Rewrite the listing below with "photograph" changed to "image" and everything else left as it is. Leave the pictures out of your answer.

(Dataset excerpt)
──────────
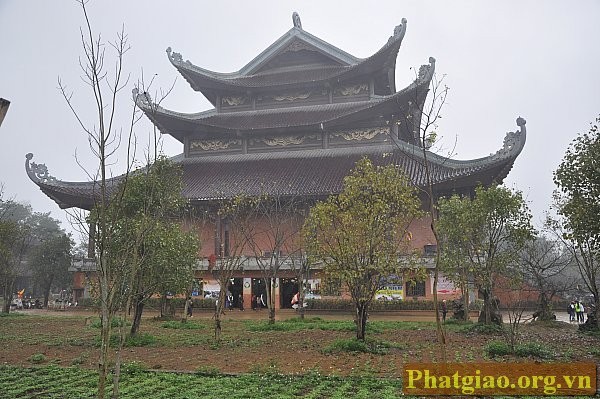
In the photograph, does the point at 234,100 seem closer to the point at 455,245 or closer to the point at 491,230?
the point at 455,245

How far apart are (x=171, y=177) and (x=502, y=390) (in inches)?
491

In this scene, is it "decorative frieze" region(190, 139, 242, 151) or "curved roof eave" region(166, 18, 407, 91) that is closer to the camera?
"curved roof eave" region(166, 18, 407, 91)

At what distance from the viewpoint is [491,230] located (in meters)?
──────────
> REPLY
In the image, does the point at 234,100 seem closer to the point at 455,245 or closer to the point at 491,230?
the point at 455,245

How far apart are (x=171, y=177) and (x=502, y=390) (in inches)?
491

In this scene, is it "decorative frieze" region(190, 139, 242, 151) or "curved roof eave" region(166, 18, 407, 91) that is closer to the camera?
"curved roof eave" region(166, 18, 407, 91)

At what distance from the viewpoint is [491,230] located (in meters)?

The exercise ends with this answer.